#### What the task requires
Write the next part of the forum thread about cyclocross racing, picking up right after its final line.

# What really happens at a Cyclocross race



## palinurus (19 Oct 2008)

It says here..

Where's your dress?


----------



## Speicher (20 Oct 2008)

I am in here today because it is "Dare to be Different Day".


----------



## yenrod (20 Oct 2008)

> What really happens at a Cyclocross race 

You run around a field with a bike !


----------



## dan_bo (21 Oct 2008)

Transvestisism is not usually a feature of the UK cyclocross scene.....honest.


----------



## RedBike (21 Oct 2008)

dan_bo said:


> Transvestisism is not usually a feature of the UK cyclocross scene.....honest.



Oh no....
I've just brought my dress ready!


----------



## papercorn2000 (23 Oct 2008)

Sunday's race was grim! Before the race I was fresh-faced and had nary a care in the world, half an hour or so later...

http://www.flickr.com/photos/24303373@N03/2958251225/in/set-72157608216424373/


----------



## dodgy (23 Oct 2008)

I've never been able to undestand cyclo cross, I can't think of anything worse (cycling related) than riding around a (usually) wet and muddy field.
Maybe the CXers think the same of the other bike disciplines!

Dave.


----------



## dan_bo (23 Oct 2008)

Honestly Dave it's a right buzz. Short, sharp workout with a big bunch of likeminded people, technical/ nadgery bits, lots of mud, always a race going on even if you're at the back, really intense, as serious/not serious as you like, a natter afterwards and home in time for bullseye. 

And, at this time of year, you can pretty much race twice a weekend if you fancy it......

it's a right laugh.


----------



## trio25 (23 Oct 2008)

I never fancied it but then I tried it! It's so much fun! Only an hour but its such a hard workout. Everyone is so friendly and no finishing ages after the winners because I am slow!


----------



## yenrod (23 Oct 2008)

dan_bo said:


> Honestly Dave it's a right buzz. Short, sharp workout with a big bunch of likeminded people, technical/ nadgery bits, lots of mud, always a race going on even if you're at the back, really intense, as serious/not serious as you like, a natter afterwards and home in time for bullseye.

#### Records supplied

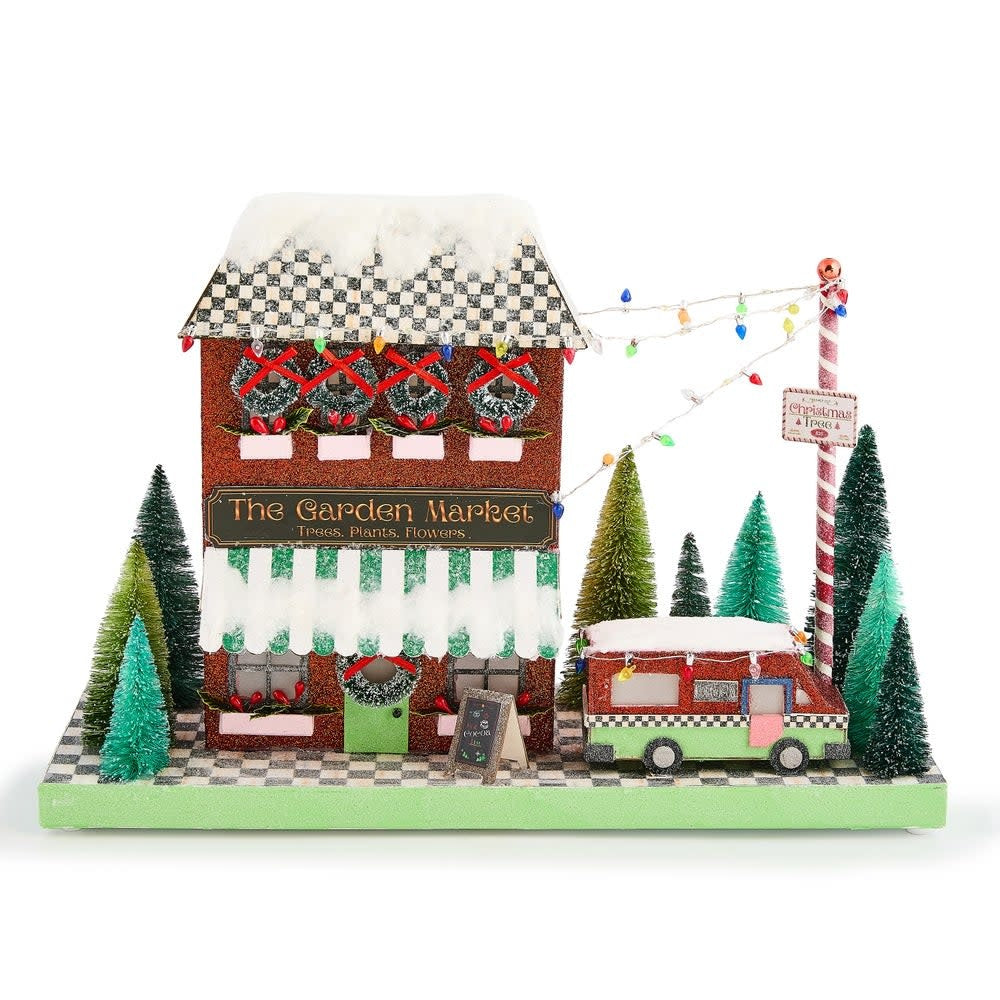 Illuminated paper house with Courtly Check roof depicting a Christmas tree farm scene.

...

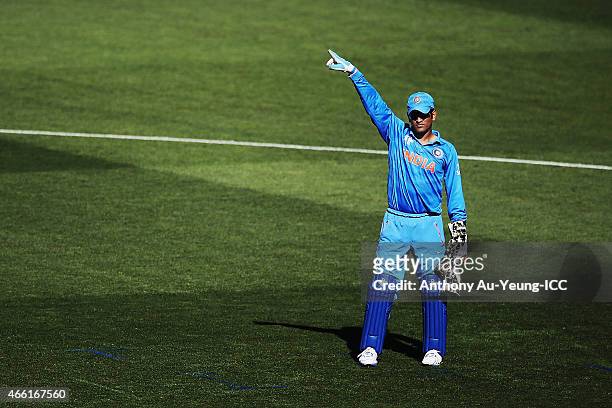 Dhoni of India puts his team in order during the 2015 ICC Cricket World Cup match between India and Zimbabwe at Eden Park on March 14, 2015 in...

#### Answer below
> 
> And, at this time of year, you can pretty much race twice a weekend if you fancy it......
> 
> it's a right laugh.



Though I will say further to my earlier comments - its a cracking day of keeping fit in the off-season...

Also you've got to work on Longers starting racing: he'd make a cracker !


----------



## dan_bo (24 Oct 2008)

You're not wrong yenners; He'd easily be cat 2 within a year. 


There's a CX race over in aigburth tomorrow 2pm- you havin a go or what?


----------



## dan_bo (25 Oct 2008)

having said that, I've been seconded onto fence erecting duties round at the M-I-Ls today. I'll be doing the roses challenge over in sheffield tomorrow instead.


----------



## yenrod (25 Oct 2008)

dan_bo said:


> You're not wrong yenners; He'd easily be cat 2 within a year.
> 
> 
> There's a CX race over in aigburth tomorrow 2pm- you havin a go or what?



As much as I dont know him well as i only met him for a few hours but..he was saying you race and about the cyclo-x stuff too.

Ive been down to the Aigburth race, prior years.

Its a good circuit to get into 'in our area' as there are races now Manchester/Merseyside/Lancs..etc..so its a nice regime - cheap entry and keeps the spritis up if you are missing the changangs etc...

All the best Dan !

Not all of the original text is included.